WHAT IS EXPECTED: Apart from the pictures, write out the records that follow exactly.
== == ==
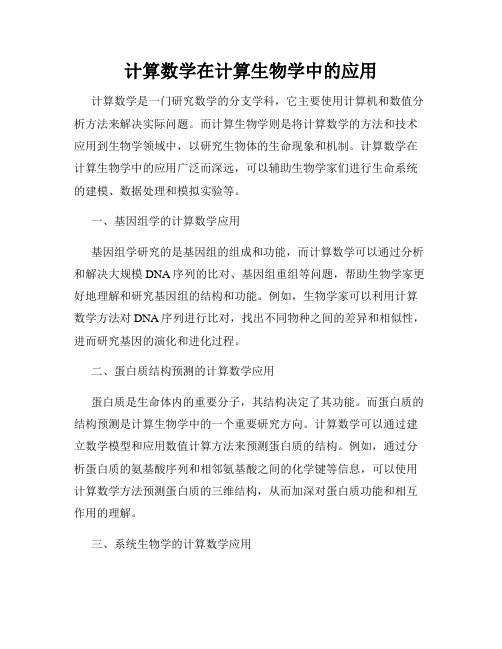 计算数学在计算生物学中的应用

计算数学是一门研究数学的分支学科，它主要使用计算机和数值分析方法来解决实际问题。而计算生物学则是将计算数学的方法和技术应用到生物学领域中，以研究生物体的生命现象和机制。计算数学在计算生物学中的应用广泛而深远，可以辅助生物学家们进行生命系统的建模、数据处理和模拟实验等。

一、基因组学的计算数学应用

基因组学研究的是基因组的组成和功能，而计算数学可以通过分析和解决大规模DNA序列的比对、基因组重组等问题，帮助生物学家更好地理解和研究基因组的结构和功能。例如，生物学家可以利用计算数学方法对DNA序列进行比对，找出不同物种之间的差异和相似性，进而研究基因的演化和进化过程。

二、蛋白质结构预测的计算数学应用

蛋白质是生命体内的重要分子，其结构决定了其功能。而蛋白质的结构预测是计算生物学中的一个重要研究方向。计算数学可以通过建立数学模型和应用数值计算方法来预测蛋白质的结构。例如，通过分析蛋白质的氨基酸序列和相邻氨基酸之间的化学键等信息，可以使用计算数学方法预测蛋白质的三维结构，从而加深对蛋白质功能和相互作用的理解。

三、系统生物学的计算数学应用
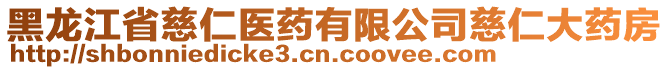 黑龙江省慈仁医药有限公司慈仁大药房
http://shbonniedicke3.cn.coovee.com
== == ==
YOUR SOLUTION:
 计算数学在计算生物学中的应用

计算数学是一门研究数学的分支学科，它主要使用计算机和数值分析方法来解决实际问题。而计算生物学则是将计算数学的方法和技术应用到生物学领域中，以研究生物体的生命现象和机制。计算数学在计算生物学中的应用广泛而深远，可以辅助生物学家们进行生命系统的建模、数据处理和模拟实验等。

一、基因组学的计算数学应用

基因组学研究的是基因组的组成和功能，而计算数学可以通过分析和解决大规模DNA序列的比对、基因组重组等问题，帮助生物学家更好地理解和研究基因组的结构和功能。例如，生物学家可以利用计算数学方法对DNA序列进行比对，找出不同物种之间的差异和相似性，进而研究基因的演化和进化过程。

二、蛋白质结构预测的计算数学应用

蛋白质是生命体内的重要分子，其结构决定了其功能。而蛋白质的结构预测是计算生物学中的一个重要研究方向。计算数学可以通过建立数学模型和应用数值计算方法来预测蛋白质的结构。例如，通过分析蛋白质的氨基酸序列和相邻氨基酸之间的化学键等信息，可以使用计算数学方法预测蛋白质的三维结构，从而加深对蛋白质功能和相互作用的理解。

三、系统生物学的计算数学应用
 黑龙江省慈仁医药有限公司慈仁大药房
http://shbonniedicke3.cn.coovee.com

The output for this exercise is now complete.